Next day the pain was worse instead of better. She would give anything
to obtain relief--anything!
"Anything?" I inquired. "Then you had better have a morphia injection.
I have had numbers of them, for the same trouble. The pain will vanish
like magic. There is my friend Dr. Théophile Fornari----"
"I know all about him. He demands five francs a visit, even from poor
people like myself."
"You really cannot expect a busy practitioner to come here and climb
your seventy-two stairs for much less than five francs."
"I think I'll wait. Anyhow, I am not wasting money on food just now,
and that is a consolation."
Now periostitis can hardly be called an amusing complaint, and I would
have purchased a franc's worth of iodine for almost anybody on earth.
Not then. On the contrary, I grew positively low-spirited when, after
three more days, the lamentations began to diminish in volume. They
were sweet music to my ears, at the time. They are sweeter by far, in
retrospect. If only one could extract the same amount of innocent and
durable pleasure out of all other landladies!...

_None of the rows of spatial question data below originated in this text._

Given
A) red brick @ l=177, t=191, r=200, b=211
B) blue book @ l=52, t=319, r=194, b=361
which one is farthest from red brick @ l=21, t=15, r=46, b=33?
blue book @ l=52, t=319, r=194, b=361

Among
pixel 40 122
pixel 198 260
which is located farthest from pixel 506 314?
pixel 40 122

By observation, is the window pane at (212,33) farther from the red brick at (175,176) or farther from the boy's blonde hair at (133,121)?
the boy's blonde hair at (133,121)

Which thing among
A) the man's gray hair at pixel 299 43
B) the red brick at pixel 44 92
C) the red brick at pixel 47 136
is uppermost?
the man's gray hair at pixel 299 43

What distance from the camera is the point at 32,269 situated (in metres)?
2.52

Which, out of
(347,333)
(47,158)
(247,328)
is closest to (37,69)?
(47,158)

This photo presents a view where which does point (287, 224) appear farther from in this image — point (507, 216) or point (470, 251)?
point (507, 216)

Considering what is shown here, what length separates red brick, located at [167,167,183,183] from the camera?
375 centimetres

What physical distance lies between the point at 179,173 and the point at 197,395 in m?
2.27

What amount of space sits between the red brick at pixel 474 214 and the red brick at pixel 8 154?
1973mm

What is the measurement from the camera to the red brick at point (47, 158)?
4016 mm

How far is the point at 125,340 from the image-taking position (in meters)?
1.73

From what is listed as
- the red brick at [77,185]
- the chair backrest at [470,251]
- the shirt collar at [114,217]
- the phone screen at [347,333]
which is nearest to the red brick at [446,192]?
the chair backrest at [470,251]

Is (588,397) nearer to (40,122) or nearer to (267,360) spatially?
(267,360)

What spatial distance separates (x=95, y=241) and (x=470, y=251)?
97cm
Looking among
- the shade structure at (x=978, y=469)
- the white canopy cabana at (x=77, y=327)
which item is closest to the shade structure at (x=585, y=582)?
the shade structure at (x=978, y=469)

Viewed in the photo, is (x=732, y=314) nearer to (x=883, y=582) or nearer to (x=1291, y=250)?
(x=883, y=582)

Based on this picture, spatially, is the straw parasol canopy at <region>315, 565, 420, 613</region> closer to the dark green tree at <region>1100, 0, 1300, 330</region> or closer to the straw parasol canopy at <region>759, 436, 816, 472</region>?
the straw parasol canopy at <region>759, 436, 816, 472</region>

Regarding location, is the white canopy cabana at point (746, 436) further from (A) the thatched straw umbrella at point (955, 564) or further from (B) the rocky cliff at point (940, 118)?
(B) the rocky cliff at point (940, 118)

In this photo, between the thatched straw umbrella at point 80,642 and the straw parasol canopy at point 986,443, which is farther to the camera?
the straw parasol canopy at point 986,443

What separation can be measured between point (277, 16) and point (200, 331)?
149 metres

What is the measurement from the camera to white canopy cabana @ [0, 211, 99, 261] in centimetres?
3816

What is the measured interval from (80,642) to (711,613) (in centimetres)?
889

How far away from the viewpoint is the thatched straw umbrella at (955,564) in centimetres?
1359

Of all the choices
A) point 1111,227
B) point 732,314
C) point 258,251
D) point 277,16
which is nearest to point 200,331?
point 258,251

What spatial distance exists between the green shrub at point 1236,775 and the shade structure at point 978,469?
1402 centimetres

My second joyful memory centres round another thing of beauty--a
spiky agave (miscalled aloe) of monstrous dimensions which may be
seen in the garden of a certain hill-side hotel. Many are the growths of
this kind which I have admired in various lands; none can vaunt as
proud and harmonious a development as this one. You would say it had
been cast in some dull blue metal. The glaucous wonder stands by itself,
a prodigy of good style, more pleasing to the eye than all that painfully
generated tropicality of Mr. Hanbury's Mortola paradise. It is flawless.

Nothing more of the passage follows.